Approval for the use of trastuzumab in patients with gastric cancer is as a result of HER2 upregulation, defined by an IHC score of 3+, or 2+ confirmed by a positive FISH result. These criteria have not changed over the years (4,17). Positive HER2 status was observed in ~20% of patients with gastric cancer (18), but ranged between 6.0 and 36.6% (19). The present study revealed HER2 positivity in 11.5% of patients, as well as an association between positive HER2 status and the intestinal type, according to Lauren classification and lack of mucinous component of the tumor. These findings are consistent with those from a previous study (20), and other studies have also indicated a relationship between HER2 positivity and tumor location in the gastrointestinal junction (8,21). The HER2 oncogene is located on the long arm of the chromosome 17, near the centromere (22), as shown in Fig. 4. FISH is performed with the use of dual probes, one for the HER2 gene and another for the centromere of chromosome 17 (23).
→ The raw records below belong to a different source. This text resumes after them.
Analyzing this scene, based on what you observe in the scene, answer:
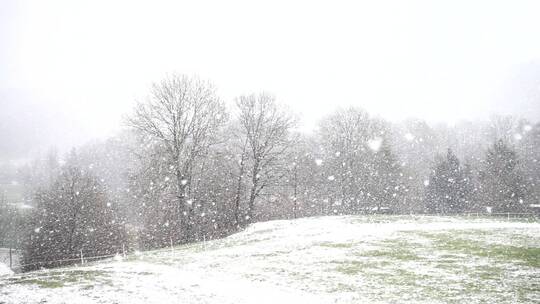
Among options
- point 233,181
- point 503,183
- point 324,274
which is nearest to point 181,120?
point 233,181

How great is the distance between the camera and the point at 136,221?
3054 inches

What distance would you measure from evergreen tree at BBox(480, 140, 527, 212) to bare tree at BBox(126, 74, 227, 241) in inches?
2032

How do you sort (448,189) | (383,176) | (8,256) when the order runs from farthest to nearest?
1. (448,189)
2. (8,256)
3. (383,176)

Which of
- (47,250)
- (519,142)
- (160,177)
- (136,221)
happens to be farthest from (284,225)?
(519,142)

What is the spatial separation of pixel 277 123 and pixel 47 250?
38805mm

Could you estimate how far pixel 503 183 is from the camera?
66.2 metres

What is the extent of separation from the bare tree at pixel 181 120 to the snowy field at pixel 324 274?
47.3 feet

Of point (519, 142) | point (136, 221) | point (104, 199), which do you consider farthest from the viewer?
point (519, 142)

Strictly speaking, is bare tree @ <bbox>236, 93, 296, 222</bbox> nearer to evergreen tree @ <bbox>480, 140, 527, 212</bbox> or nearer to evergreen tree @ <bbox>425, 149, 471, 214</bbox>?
evergreen tree @ <bbox>425, 149, 471, 214</bbox>

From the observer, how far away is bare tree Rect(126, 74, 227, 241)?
4116 centimetres

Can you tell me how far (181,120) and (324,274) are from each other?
2935 cm

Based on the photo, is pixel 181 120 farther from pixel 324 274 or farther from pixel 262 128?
pixel 324 274

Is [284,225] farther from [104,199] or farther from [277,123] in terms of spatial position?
[104,199]

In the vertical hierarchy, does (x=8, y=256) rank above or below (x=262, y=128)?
below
Since the results of FISH are based on the ratio between the number of HER2 gene and chromosome 17 centromere signals, a higher number of CEP17 signals translates to a lower HER2/CEP17 ratio. The issue of chromosome 17 copy number change contributing to a high percentage of inaccurate and equivocal results during HER2 status assessment, has already been raised in breast cancer (9).
Figure 4.

Chromosome 17 loci of HER2 and other genes associated with carcinogenesis. HER2, human epidermal growth factor receptor 2.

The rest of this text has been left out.